• What is being asked: Number every line of the listing below, skipping blank lines and leaving out the picture.

• Records for processing:
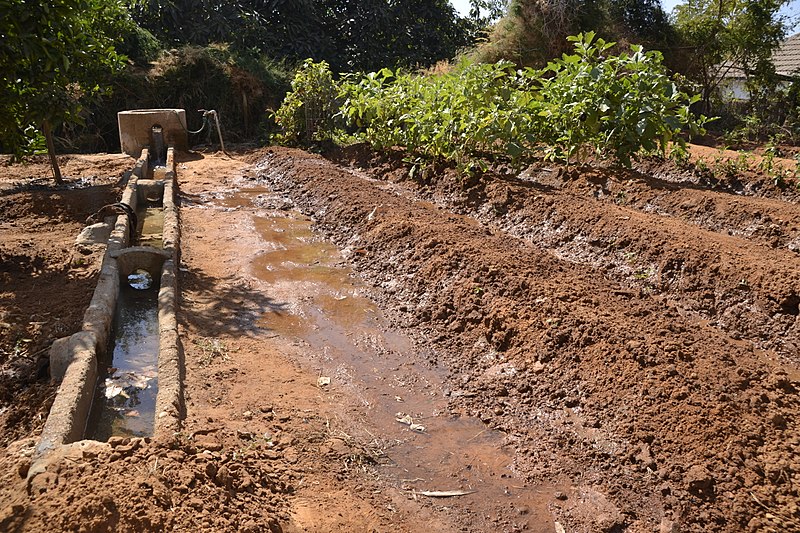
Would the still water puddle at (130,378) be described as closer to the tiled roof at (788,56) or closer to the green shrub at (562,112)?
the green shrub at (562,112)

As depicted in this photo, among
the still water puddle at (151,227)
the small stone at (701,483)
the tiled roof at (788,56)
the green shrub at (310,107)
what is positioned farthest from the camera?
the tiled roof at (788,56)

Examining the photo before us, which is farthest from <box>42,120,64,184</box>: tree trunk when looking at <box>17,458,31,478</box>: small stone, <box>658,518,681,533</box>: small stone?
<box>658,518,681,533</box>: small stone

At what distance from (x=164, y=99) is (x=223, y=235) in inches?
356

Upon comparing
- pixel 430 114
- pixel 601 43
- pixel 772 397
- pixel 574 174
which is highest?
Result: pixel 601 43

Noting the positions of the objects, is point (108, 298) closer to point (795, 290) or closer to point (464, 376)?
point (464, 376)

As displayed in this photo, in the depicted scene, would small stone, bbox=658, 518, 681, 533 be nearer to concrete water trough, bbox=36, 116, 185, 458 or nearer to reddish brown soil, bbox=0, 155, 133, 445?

• Expected answer:
1. Would the still water puddle at (130,378) be described as closer to the tiled roof at (788,56) or closer to the green shrub at (562,112)?
2. the green shrub at (562,112)
3. As depicted in this photo, among
4. the still water puddle at (151,227)
5. the small stone at (701,483)
6. the tiled roof at (788,56)
7. the green shrub at (310,107)
8. what is positioned farthest from the camera?
9. the tiled roof at (788,56)
10. Examining the photo before us, which is farthest from <box>42,120,64,184</box>: tree trunk when looking at <box>17,458,31,478</box>: small stone, <box>658,518,681,533</box>: small stone?
11. <box>658,518,681,533</box>: small stone
12. At what distance from (x=164, y=99) is (x=223, y=235) in inches?
13. 356
14. Upon comparing
15. - pixel 430 114
16. - pixel 601 43
17. - pixel 772 397
18. - pixel 574 174
19. which is highest?
20. Result: pixel 601 43
21. Noting the positions of the objects, is point (108, 298) closer to point (795, 290) or closer to point (464, 376)?
22. point (464, 376)
23. As displayed in this photo, in the depicted scene, would small stone, bbox=658, 518, 681, 533 be nearer to concrete water trough, bbox=36, 116, 185, 458 or nearer to reddish brown soil, bbox=0, 155, 133, 445?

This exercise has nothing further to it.